The colonel listened as Fulkerson went on, with a grave diplomatic satisfaction. He felt gratified, honored, even, he said, by Mr. Fulkerson's appeal to him; and probably it gave him something of the high joy that an affair of honor would have brought him in the days when he had arranged for meetings between gentlemen. Next to bearing a challenge, this work of composing a difficulty must have been grateful. But he gave no outward sign of his satisfaction in making a resume of the case so as to get the points clearly in his mind.
“I was afraid, sir,” he said, with the state due to the serious nature of the facts, “that Mr. Lindau had given Mr. Dryfoos offence by some of his questions at the dinner-table last night.”
“Perfect red rag to a bull,” Fulkerson put in; and then he wanted to withdraw his words at the colonel's look of displeasure.
“I have no reflections to make upon Mr. Landau,” Colonel Woodburn continued, and Fulkerson felt grateful to him for going on; “I do not agree with Mr.
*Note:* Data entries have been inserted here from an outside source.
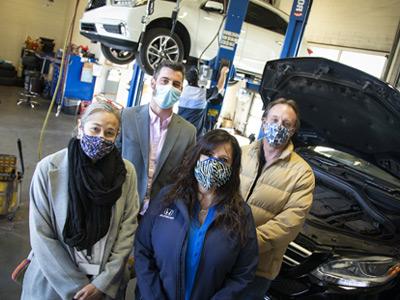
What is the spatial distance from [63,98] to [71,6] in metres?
5.54

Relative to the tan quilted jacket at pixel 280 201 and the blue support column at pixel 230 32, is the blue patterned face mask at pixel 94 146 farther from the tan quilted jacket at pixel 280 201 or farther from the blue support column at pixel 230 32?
the blue support column at pixel 230 32

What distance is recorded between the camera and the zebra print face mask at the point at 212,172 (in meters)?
1.51

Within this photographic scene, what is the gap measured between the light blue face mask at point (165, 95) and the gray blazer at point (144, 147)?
0.32ft

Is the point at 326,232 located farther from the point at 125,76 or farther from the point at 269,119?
the point at 125,76

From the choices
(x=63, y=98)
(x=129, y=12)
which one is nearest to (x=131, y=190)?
(x=129, y=12)

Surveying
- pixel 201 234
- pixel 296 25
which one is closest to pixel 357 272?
pixel 201 234

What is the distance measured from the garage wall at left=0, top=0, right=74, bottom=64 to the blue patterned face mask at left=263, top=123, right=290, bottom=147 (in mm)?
12933

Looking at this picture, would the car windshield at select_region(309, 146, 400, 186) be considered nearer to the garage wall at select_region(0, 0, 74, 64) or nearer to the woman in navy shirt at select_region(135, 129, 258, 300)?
the woman in navy shirt at select_region(135, 129, 258, 300)

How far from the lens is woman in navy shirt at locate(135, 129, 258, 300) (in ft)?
4.83

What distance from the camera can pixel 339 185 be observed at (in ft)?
9.95

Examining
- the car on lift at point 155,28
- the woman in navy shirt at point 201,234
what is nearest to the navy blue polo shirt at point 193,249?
the woman in navy shirt at point 201,234

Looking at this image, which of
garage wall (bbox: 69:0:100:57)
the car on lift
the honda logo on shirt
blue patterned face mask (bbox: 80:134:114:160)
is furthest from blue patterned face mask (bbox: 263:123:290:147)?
garage wall (bbox: 69:0:100:57)

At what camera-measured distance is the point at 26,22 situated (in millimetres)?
12555

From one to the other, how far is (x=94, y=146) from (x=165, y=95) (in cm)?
61
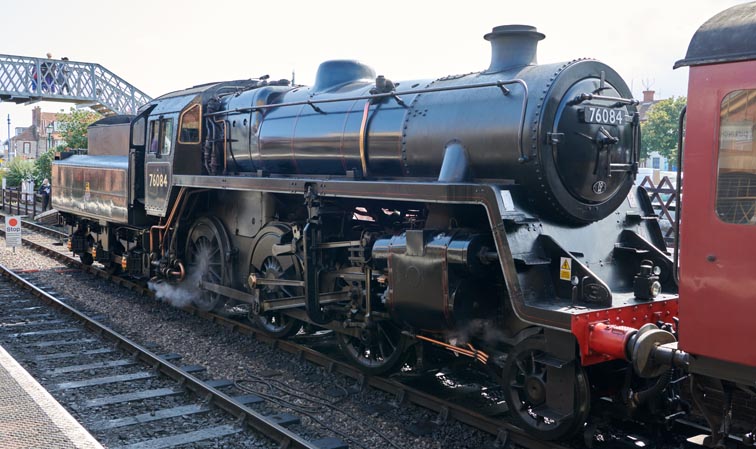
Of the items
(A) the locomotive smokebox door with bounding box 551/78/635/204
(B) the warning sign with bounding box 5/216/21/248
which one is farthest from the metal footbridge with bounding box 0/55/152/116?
(A) the locomotive smokebox door with bounding box 551/78/635/204

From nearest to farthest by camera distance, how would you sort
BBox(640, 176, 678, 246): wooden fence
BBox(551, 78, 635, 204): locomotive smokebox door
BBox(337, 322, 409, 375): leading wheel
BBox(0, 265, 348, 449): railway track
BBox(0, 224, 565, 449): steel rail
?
BBox(0, 224, 565, 449): steel rail → BBox(551, 78, 635, 204): locomotive smokebox door → BBox(0, 265, 348, 449): railway track → BBox(337, 322, 409, 375): leading wheel → BBox(640, 176, 678, 246): wooden fence

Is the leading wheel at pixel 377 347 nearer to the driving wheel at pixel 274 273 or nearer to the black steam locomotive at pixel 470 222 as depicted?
the black steam locomotive at pixel 470 222

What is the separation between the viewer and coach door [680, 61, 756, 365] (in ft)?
12.4

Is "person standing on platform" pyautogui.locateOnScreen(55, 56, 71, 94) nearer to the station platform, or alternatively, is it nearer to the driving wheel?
the driving wheel

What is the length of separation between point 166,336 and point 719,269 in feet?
23.5

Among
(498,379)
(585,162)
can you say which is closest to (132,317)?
(498,379)

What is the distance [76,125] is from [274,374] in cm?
2644

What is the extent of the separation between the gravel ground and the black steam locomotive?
0.46m

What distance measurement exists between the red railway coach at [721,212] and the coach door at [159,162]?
7.58m

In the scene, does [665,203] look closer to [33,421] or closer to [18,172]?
[33,421]

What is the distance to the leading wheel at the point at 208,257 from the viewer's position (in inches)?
373

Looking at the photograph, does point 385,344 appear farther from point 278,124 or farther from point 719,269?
point 719,269

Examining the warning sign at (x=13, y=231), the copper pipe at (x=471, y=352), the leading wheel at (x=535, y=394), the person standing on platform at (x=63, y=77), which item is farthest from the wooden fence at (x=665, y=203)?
the person standing on platform at (x=63, y=77)

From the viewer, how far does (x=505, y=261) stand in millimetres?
5137
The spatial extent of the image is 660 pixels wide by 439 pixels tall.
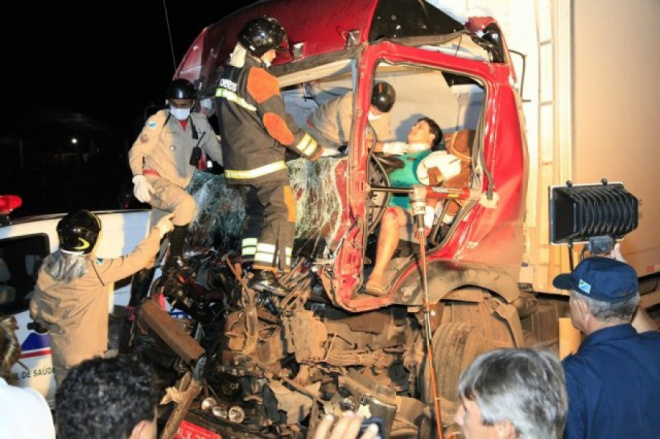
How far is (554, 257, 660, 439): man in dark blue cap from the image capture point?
2.37m

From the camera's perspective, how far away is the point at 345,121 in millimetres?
4719

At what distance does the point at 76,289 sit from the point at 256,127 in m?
1.63

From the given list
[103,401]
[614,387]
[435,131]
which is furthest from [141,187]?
[614,387]

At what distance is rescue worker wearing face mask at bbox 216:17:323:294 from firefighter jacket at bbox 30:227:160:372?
96 centimetres

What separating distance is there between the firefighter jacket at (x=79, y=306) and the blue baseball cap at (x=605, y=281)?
10.2 ft

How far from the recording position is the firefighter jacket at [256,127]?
4.14m

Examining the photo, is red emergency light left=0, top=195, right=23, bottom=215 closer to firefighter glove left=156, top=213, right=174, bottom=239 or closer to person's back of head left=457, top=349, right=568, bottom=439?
firefighter glove left=156, top=213, right=174, bottom=239

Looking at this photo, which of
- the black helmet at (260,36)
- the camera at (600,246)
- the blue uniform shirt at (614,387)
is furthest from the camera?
the black helmet at (260,36)

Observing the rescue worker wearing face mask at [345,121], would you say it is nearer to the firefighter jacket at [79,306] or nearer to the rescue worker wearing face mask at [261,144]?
the rescue worker wearing face mask at [261,144]

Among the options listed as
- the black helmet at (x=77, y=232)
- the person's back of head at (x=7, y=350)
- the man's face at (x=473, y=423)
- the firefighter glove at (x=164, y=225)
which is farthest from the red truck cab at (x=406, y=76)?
the man's face at (x=473, y=423)

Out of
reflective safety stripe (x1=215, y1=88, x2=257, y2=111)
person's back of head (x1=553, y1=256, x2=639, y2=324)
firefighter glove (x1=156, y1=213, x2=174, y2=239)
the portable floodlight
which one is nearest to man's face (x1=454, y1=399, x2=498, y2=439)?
person's back of head (x1=553, y1=256, x2=639, y2=324)

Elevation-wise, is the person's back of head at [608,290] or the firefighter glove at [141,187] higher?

Lindau; I totally disagree with him on sociological points; but the course of the conversation had invited him to the expression of his convictions, and he had a right to express them, so far as they had no personal bearing.”
“Of course,” said Fulkerson, while Miss Woodburn perched on the arm of her father's chair.
“At the same time, sir, I think that if Mr. Dryfoos felt a personal censure in Mr. Lindau's questions concerning his suppression of the strike among his workmen, he had a right to resent it.”
“Exactly,” Fulkerson assented.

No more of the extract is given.